Los 600 años de existencia de la Cultura Sicán son divididos en tres periodos, basados en los principales cambios culturales documentados a través de excavaciones en sitios estratificados, y la calibración de más de 100 fechas radiocarbónicas asociadas. Los periodos en mención son Sicán Temprano (750-900 d.C.), Sicán Medio (900-1,100 d.C.) y Sicán Tardío (1,100-1,375 d.C.), respectivamente. Los periodos de la dominación Chimú e Inca sobre la gente Sicán, son conocidos como Sicán-Chimú (1,375-1,470 d.C.) y Sicán-Inca (1,470-1,532 d.C.).


SICÁN TEMPRANO.
Este periodo es aún poco conocido, debido a que sus artefactos son escasos y dispersos, y se ignoran sus asentamientos principales o arquitectura corporativa. A diferencia del periodo anterior y posterior, el Sicán Temprano parece ser un periodo de fragmentación política, en el que se sintieron con fuerza influencias foráneas, particularmente en arte y religión.

SICÁN MEDIO.
Este periodo es mejor conocido; se distingue por su dominio político e ideológico, sus vínculos económicos que incluían una extensa red de intercambio, su prestigio religioso establecido sobre gran parte de la costa norteña, su sofisticación tecnológica en cerámica, metalurgia y orfebrería, sus tumbas profundas de elite, y una gran cantidad de construcciones monumentales y artefactos producidos.

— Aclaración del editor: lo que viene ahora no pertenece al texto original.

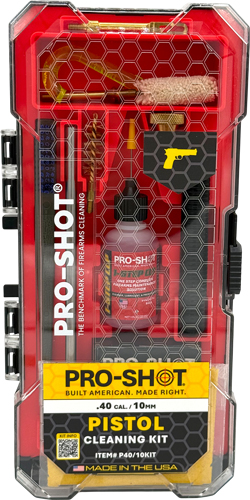 PRO SHOT PISTOL CLEANING KIT – .40/10MM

Una de las principales características es su arte distintivo, que fue de estilo figurativo y de naturaleza religiosa, y difundía la ideología patrocinada por la elite. El arte sintetizó motivos, convenciones y conceptos Wari - Mochica seleccionados, en una nueva configuración. Esta integración otorgó prestigio y legitimidad a la emergente religión del Sicán Medio.

SICÁN TARDÍO.
La caída del estado Sicán Medio fue abrupta, y estuvo acompañada por cambios marcados en la ideología religiosa y la reubicación de la capital, del sitio Sicán hacia Túcume (también denominado El Purgatorio). Algún momento después de 1,050 d.C., luego de una sequía de 30 años, fueron incendiadas las cimas de los templos monumentales y las estructuras asociadas a las pirámides de la capital Sicán. Hubo poca reparación o reocupación de estos templos. Poco después del incendio sistemático, una gran inundación de El Niño (entre 1,050 - 1,100 d.C.) ocasionó más destrucción y el abandono definitivo de la capital.

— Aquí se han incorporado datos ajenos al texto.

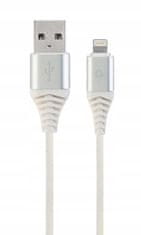 Gembird Kabel CC-USB2B-AMLM-1M-BW2 USB A - Lightning bílý 1m
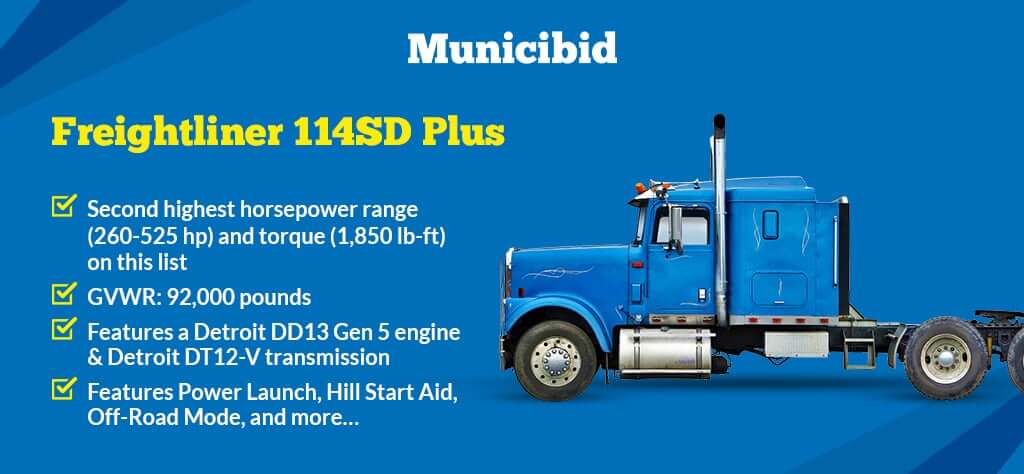 Freightliner 114SD Plus infographic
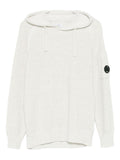 Felpa con Cappuccio e Patch Logo Sulla Manica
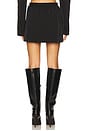 view 4 of 6 Cameron Utility Mini Skirt in Black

El arte Sicán sufrió también cambios considerables, casi despareciendo por completo el icono del Dios Sicán. En contraste, las formas cerámicas -tanto domésticas como finas- e iconos secundarios -tales como los felinos míticos y aves- sobrevivieron en el arte Sicán Tardío. En general, la mayoría de los aspectos de la cultura material Sicán no cambiaron al momento de la transición Sicán Medio-Tardío.